__INSTRUCTIONS TO FOLLOW__. Reproduce the records below exactly as they appear, omitting any pictures they contain.

++++++++++++++++++++

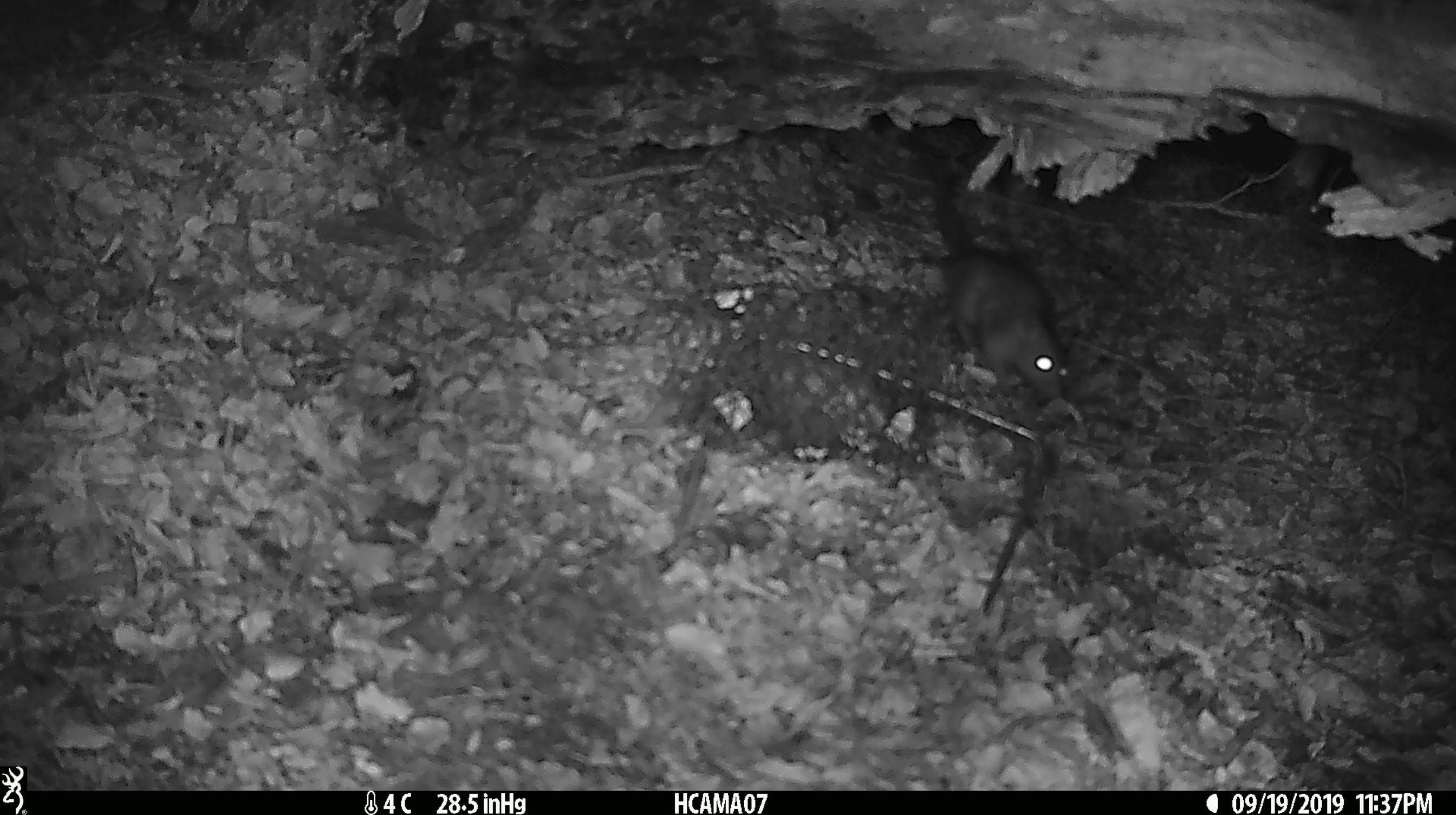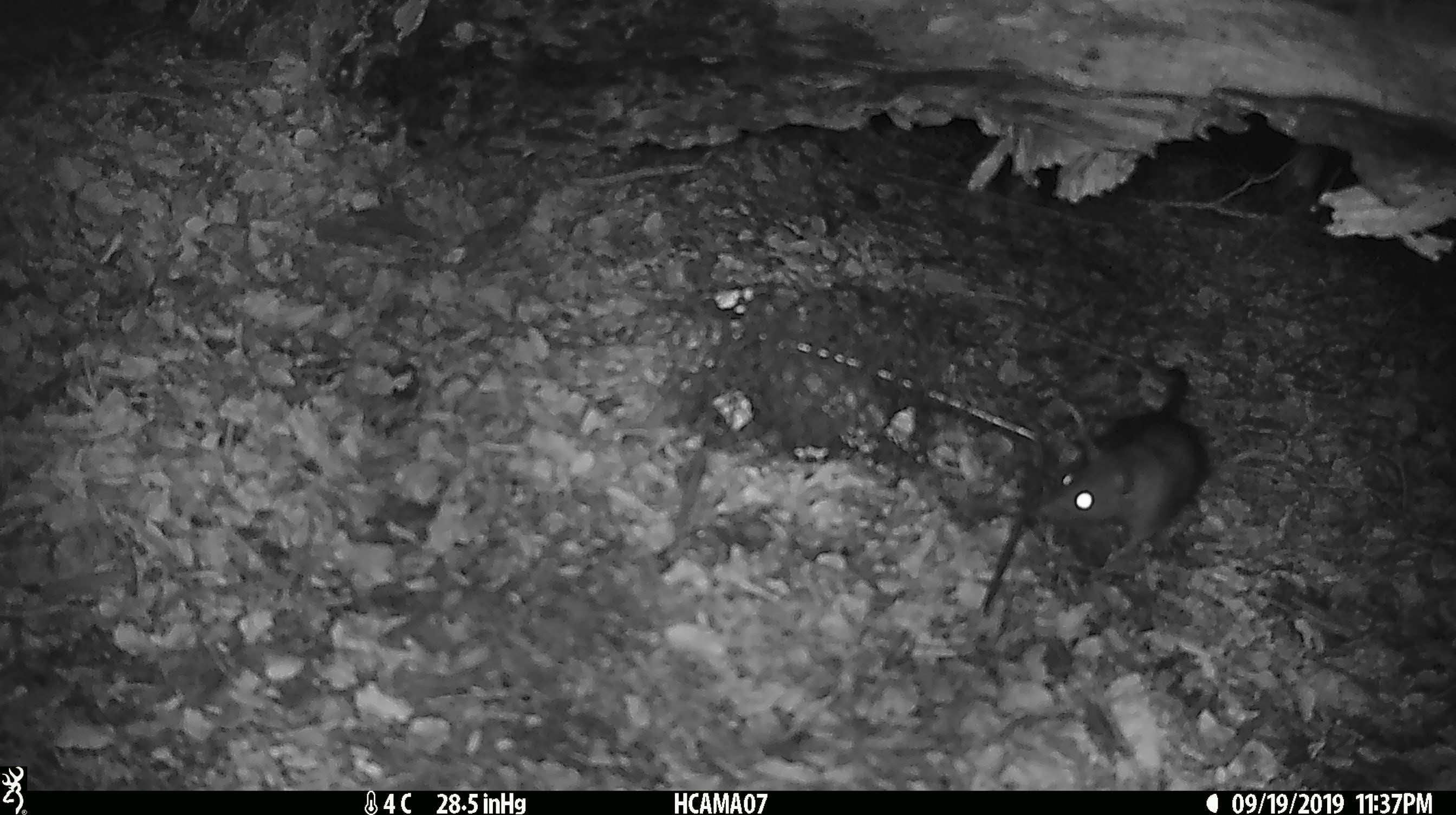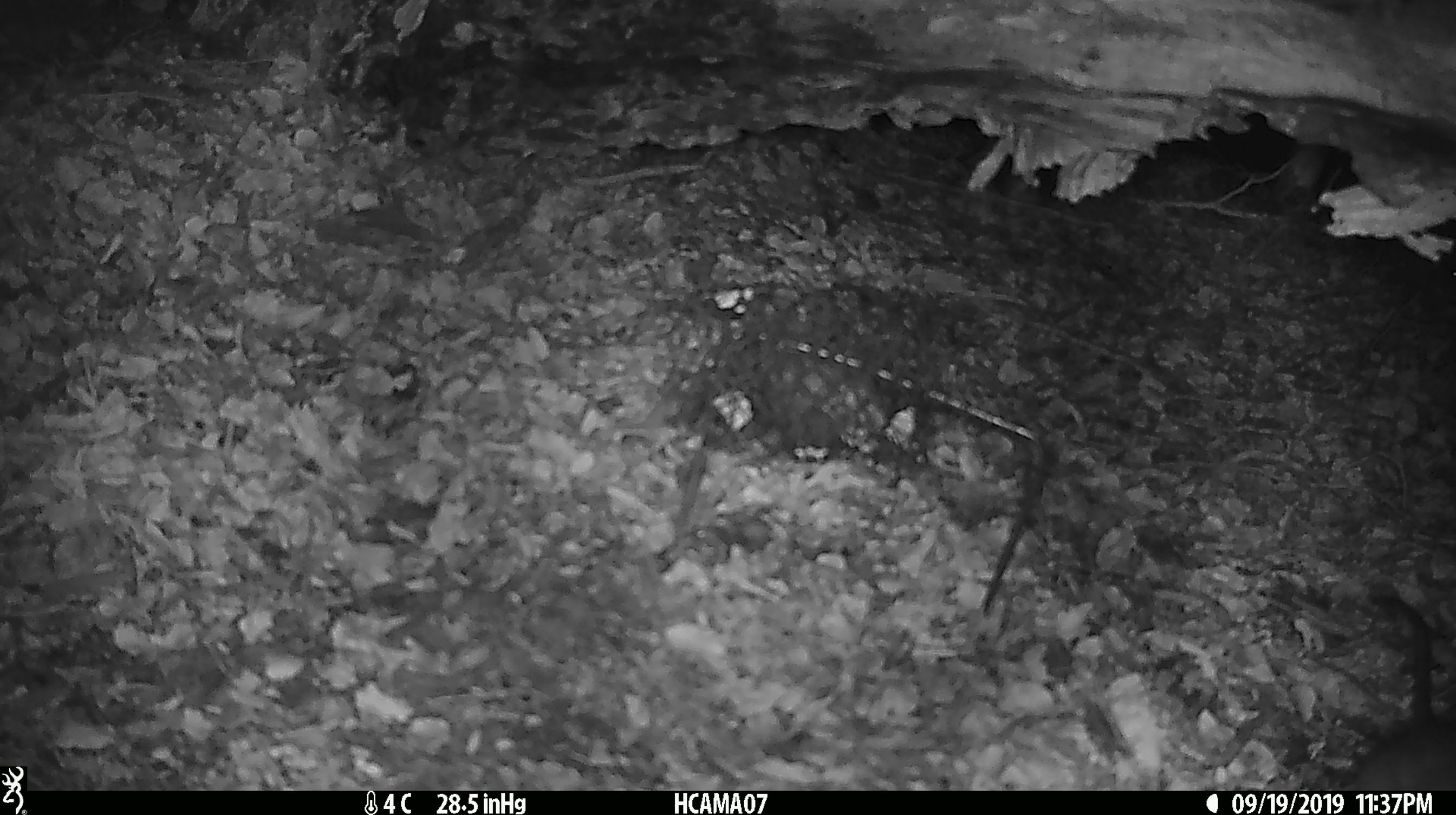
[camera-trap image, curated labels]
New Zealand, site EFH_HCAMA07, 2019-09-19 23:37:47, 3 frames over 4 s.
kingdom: Animalia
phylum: Chordata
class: Mammalia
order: Rodentia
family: Muridae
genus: Mus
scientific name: Mus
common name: mouse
Mouse (Mus).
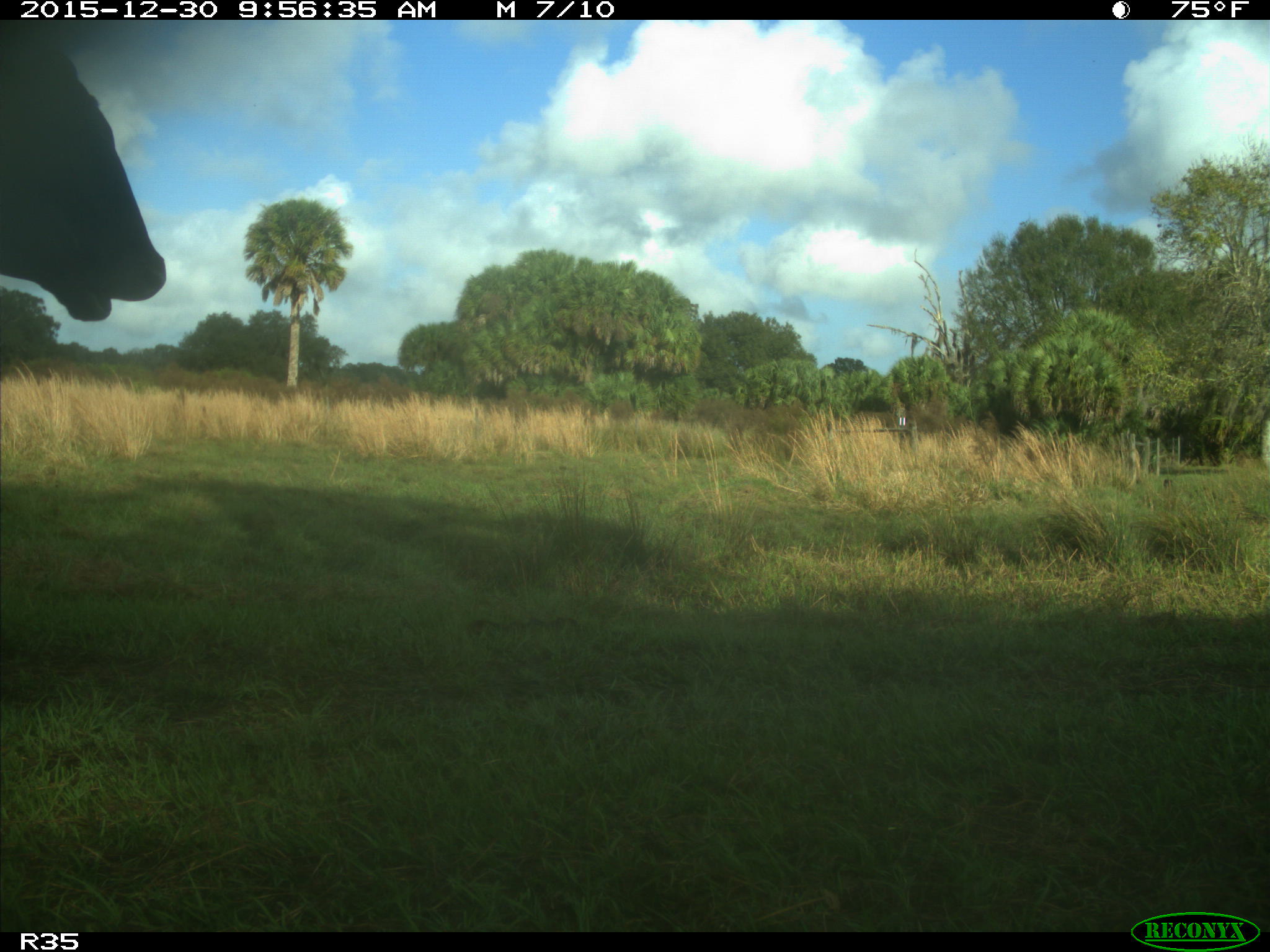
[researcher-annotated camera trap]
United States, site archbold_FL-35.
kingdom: Animalia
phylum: Chordata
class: Mammalia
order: Artiodactyla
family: Bovidae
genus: Bos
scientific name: Bos taurus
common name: domestic cow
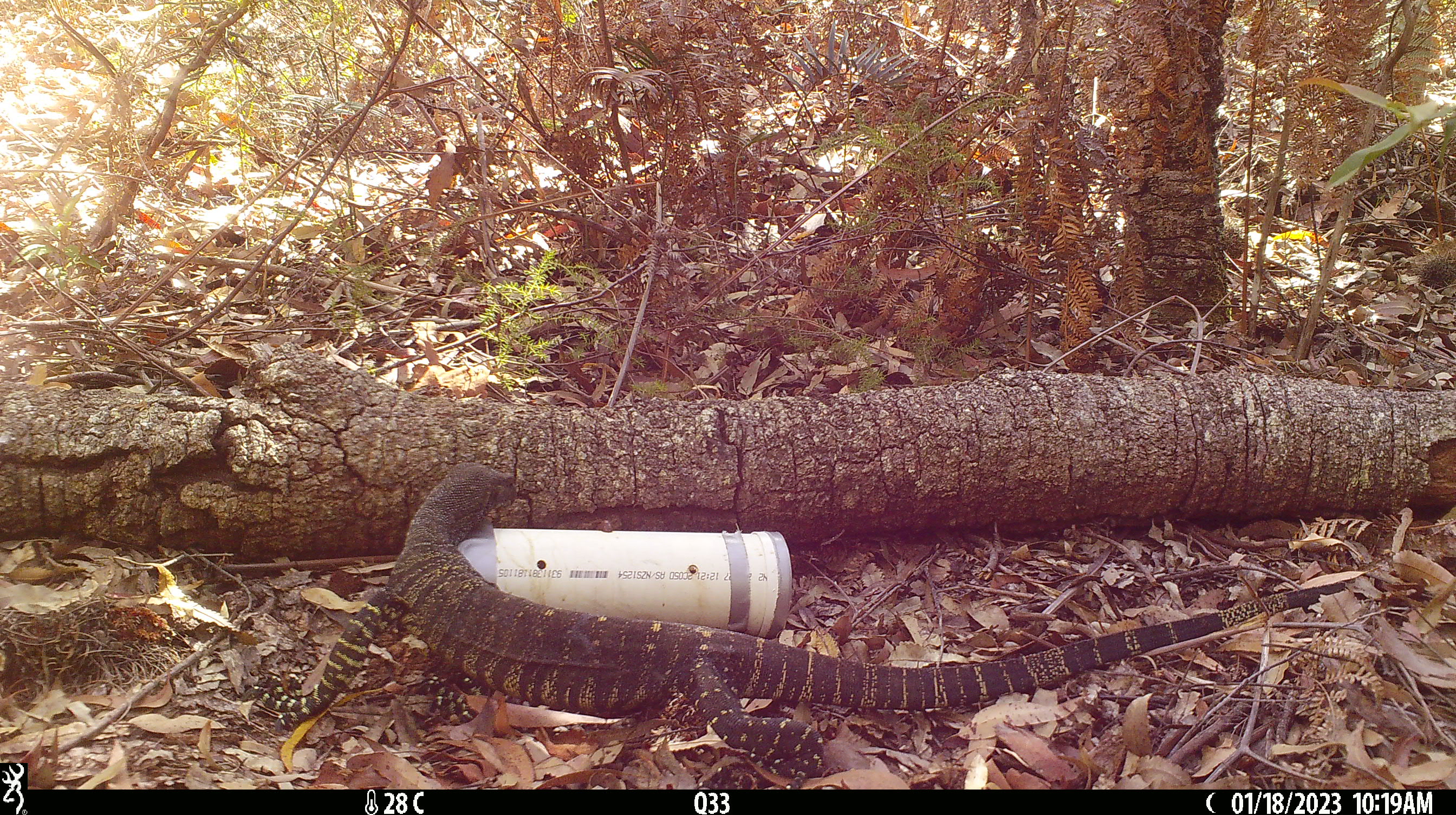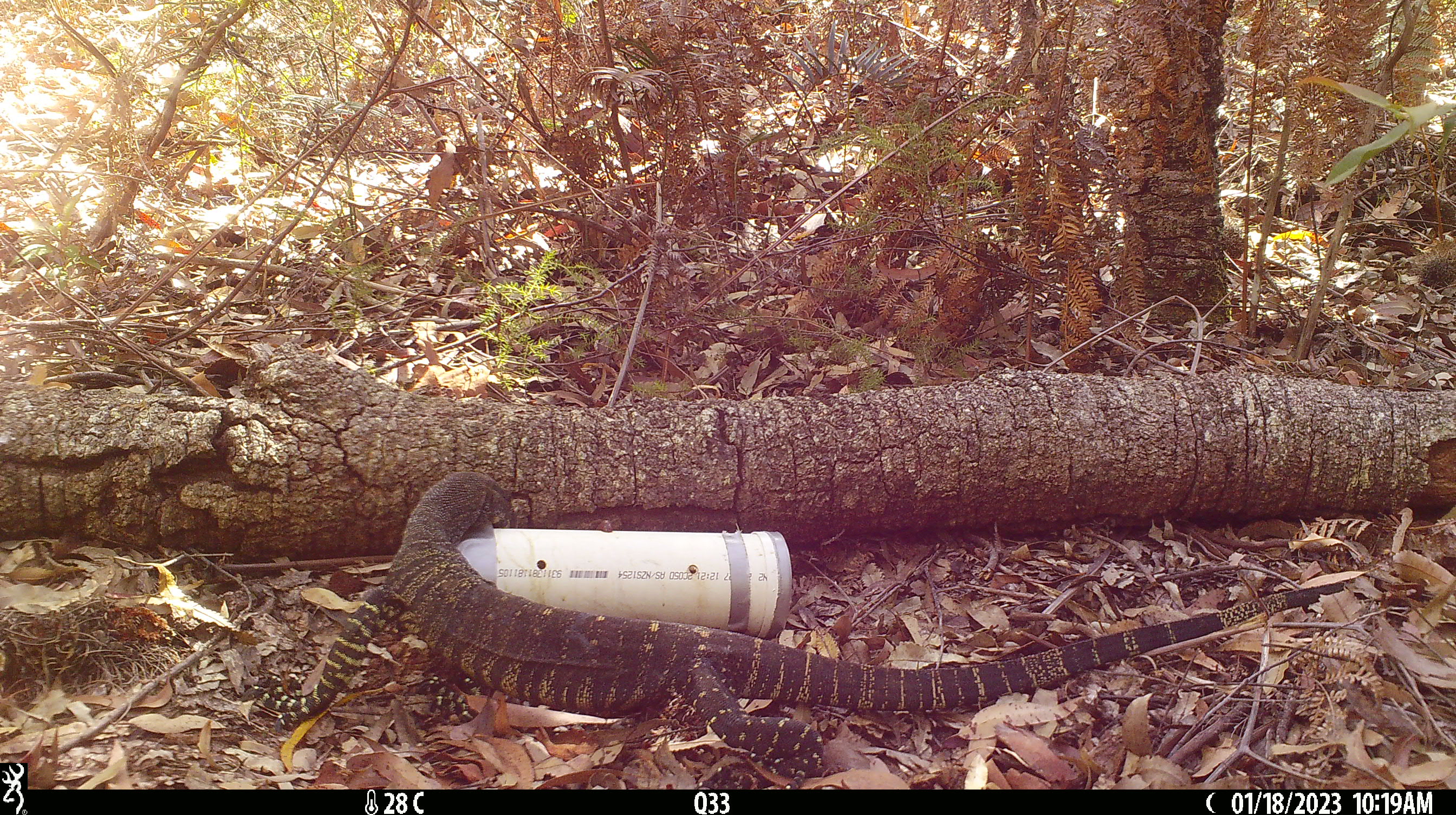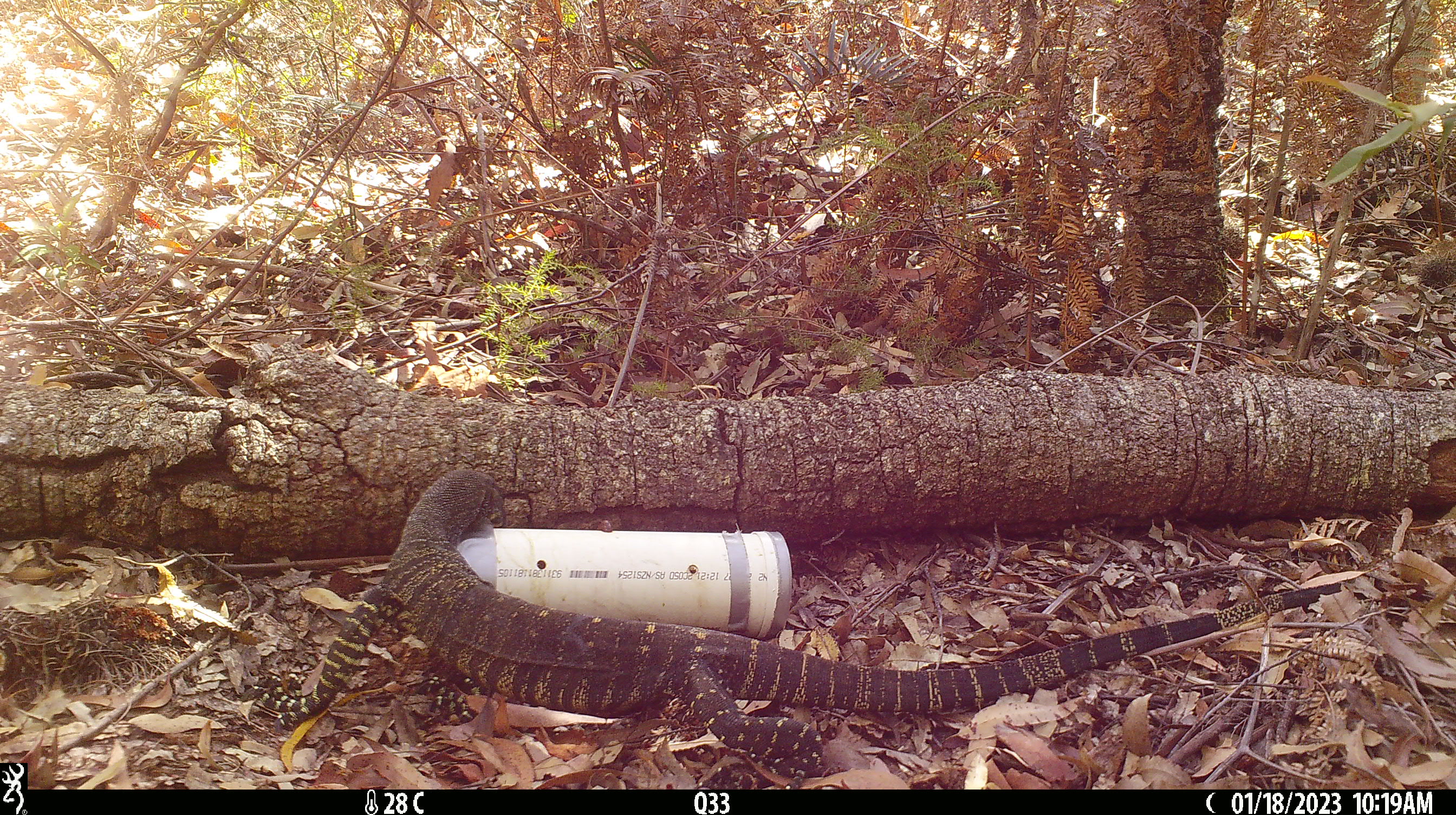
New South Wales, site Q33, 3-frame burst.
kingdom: Animalia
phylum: Chordata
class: Reptilia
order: Squamata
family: Varanidae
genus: Varanus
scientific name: Varanus varius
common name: lace monitor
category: goanna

++++++++++++++++++++

__YOUR RESPONSE__.
[camera-trap image, curated labels]
New Zealand, site EFH_HCAMA07, 2019-09-19 23:37:47, 3 frames over 4 s.
kingdom: Animalia
phylum: Chordata
class: Mammalia
order: Rodentia
family: Muridae
genus: Mus
scientific name: Mus
common name: mouse
Mouse (Mus).
[researcher-annotated camera trap]
United States, site archbold_FL-35.
kingdom: Animalia
phylum: Chordata
class: Mammalia
order: Artiodactyla
family: Bovidae
genus: Bos
scientific name: Bos taurus
common name: domestic cow
New South Wales, site Q33, 3-frame burst.
kingdom: Animalia
phylum: Chordata
class: Reptilia
order: Squamata
family: Varanidae
genus: Varanus
scientific name: Varanus varius
common name: lace monitor
category: goanna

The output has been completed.